There is power in a box score.
It’s sad to think that fans or collectors still send form letters to retirees. The letter writers don’t know what to say to a former player.
That’s where wwww.retrosheet.org comes in. You can read about ANYONE’s career, finding out their one best day — or only day — in the majors. Believe me, a player may be too busy competing, or simply trying to survive, in the bigs. They don’t have time to keep a scrapbook. I’ve heard from more than one ex-player amazed I can find that data.
The superb play-by-play website is a treasure trove for fans and collectors. Retrosheet helps us. Now, we can help Retrosheet.
I wrote to the website to offer my thanks to these baseball-loving volunteers. I received an inspiring reply from team member Mark Pankin.

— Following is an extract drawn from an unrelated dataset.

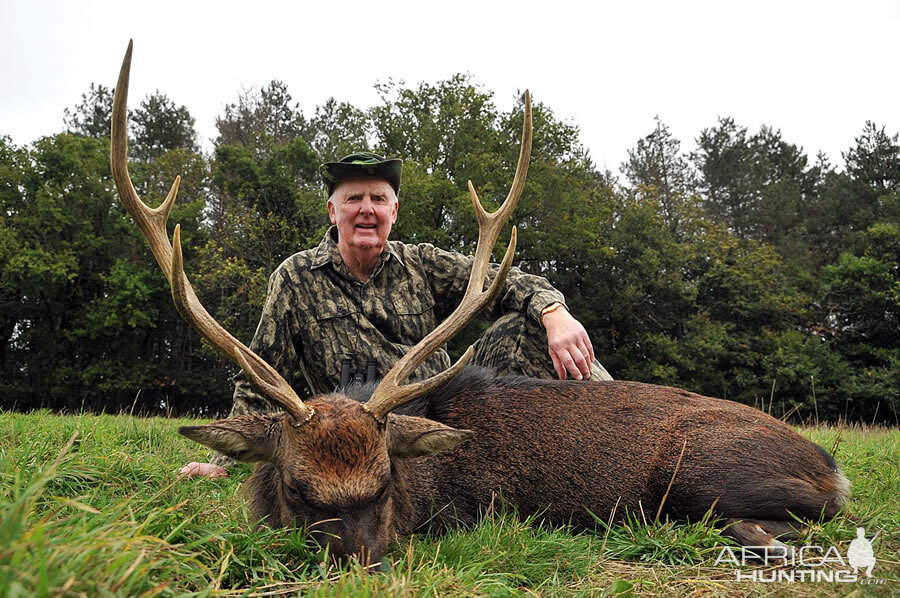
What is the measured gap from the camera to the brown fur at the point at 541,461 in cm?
→ 288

“We have a list of the games for which we do not have (complete) play-by-play accounts:
If any of your readers has something, not just the box score–we have all of those, that describes plays, that would be helpful. Even accounts for part of a game may help us. Every so often, we get something from a fan who has attended one of these games and kept the scorecard or discovered a parent’s or grandparent’s old scorebook (in the attic. We have searched the newspapers in the major league cities, but once in a while someone finds an account in an older newspaper in a smaller city such as Peoria, IL or Portsmouth, OH. Libraries in the region may have them on microfilm and there are a few obscure online sources.
A word of warning: looking through microfilms of old newspapers can be both frustrating if nothing turns up and hard on the eyes. On the other hand, reading news from way back and seeing the ads in those days can be a lot of fun. By the mid-1950s with the advent of TV as a news source, most papers had stopped showing play-by-play accounts. Even online searches can be very frustrating. Thanks for your offer to help.”
The stats in a box score aren’t what matter. The batter-by-batter account reinforces that a long-forgotten player made it. For one game, they competed with, and against, major leaguers. They were in “The Show.” That player mattered.
Show you know that when you write to someone. Watch the quantity and quality of your responses increase when you do. Check your scorecard collection. Do you have game accounts you could share, missing links in Retrosheet’s mammoth research chain? Even if you don’t, send them your thanks.
They’re preserving baseball memories. OUR memories!